YOUR ASSIGNMENT —
According to the Blue Bell ice cream text below, what share of the ice cream market does the company hold in its home state of Texas?

TEXT PROVIDED —
★ ★ ★ ★ ★ ★ ★

Before the 2015 recalls, there were 50 sales and distribution centers, known as branches, spread throughout its 24-state market. These facilities employed a combined 2,800 employees, with 850 of the employees working out of Brenham. In 2006, annual sales exceeded $400 million. As of 2015, the company operated three manufacturing facilities, with the largest facility in Brenham, and auxiliary facilities in Broken Arrow, Oklahoma, and Sylacauga, Alabama.

According to figures gathered by Statista, a market data and statistics portal, while combined private labels sold more, in 2014 Blue Bell was the best-selling ice cream brand in the United States. The sales area is primarily concentrated in the Southern United States, and has been sold as far west as Las Vegas, as far north as Indianapolis and Denver, and as far east as Richmond, Virginia. Overall, this area comprises only 20% of the United States. By comparison, each of Blue Bell's top four competitors sells its products in 100% of the United States. To become one of the three biggest ice cream manufacturers, Blue Bell has consistently been the top seller in the majority of the markets the company has entered. For example, in its home state of Texas, the company has a 52% market share. Within five months of its entry into Baton Rouge, Louisiana, the company had garnered 35% of the ice cream market. People living outside the sales area can have the ice cream shipped to them (although this has temporarily been halted while the company is ramping up production after the recalls), and former President George W. Bush (a former Governor of Texas) often had the ice cream shipped to Camp David during his administration. In 2006 and 2012, astronauts aboard the International Space Station were also treated to Blue Bell ice cream "to help out (the crew's) happiness quotient."

★ ★ ★ ★ ★ ★ ★

DATA SECTION —
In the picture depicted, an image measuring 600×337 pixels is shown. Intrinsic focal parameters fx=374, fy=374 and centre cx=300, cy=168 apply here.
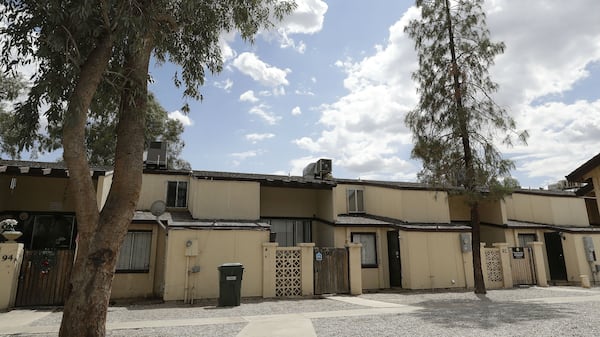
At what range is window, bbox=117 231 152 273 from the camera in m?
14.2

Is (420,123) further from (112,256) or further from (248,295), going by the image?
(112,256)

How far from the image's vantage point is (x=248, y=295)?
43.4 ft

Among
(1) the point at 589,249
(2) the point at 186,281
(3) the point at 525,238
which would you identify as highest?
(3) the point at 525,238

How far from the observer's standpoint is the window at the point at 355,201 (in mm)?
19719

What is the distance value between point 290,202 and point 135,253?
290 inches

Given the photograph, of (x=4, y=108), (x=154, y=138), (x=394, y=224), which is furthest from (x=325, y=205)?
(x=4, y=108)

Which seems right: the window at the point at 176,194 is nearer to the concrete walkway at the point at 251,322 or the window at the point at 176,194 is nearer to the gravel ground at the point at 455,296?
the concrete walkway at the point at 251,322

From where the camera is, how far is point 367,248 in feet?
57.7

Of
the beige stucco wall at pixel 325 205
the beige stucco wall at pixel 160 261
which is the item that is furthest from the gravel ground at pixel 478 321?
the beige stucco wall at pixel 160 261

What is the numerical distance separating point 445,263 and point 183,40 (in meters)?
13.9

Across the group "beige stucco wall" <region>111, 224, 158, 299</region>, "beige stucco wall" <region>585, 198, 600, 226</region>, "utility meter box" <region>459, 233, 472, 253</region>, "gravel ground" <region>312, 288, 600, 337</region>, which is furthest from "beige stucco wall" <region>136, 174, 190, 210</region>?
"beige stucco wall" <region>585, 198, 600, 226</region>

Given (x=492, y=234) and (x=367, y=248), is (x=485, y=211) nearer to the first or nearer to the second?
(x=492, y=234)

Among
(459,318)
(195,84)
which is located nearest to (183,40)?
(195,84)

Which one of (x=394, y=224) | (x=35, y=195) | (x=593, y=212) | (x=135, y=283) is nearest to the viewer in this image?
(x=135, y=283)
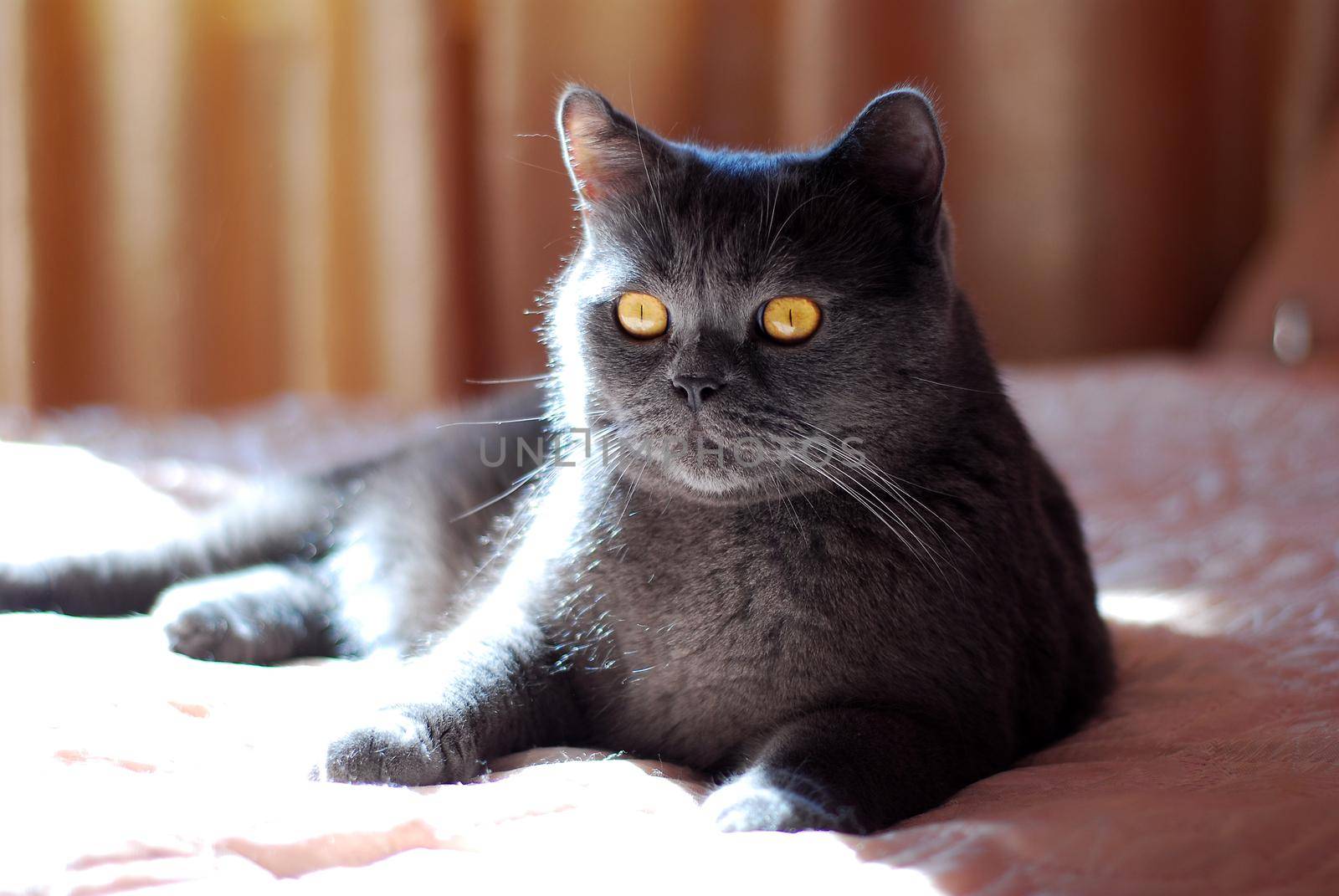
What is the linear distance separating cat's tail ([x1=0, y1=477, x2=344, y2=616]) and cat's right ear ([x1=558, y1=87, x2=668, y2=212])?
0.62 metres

★ ★ ★ ★ ★ ★ ★

ANSWER SPACE —
The company has a 52% market share in Texas.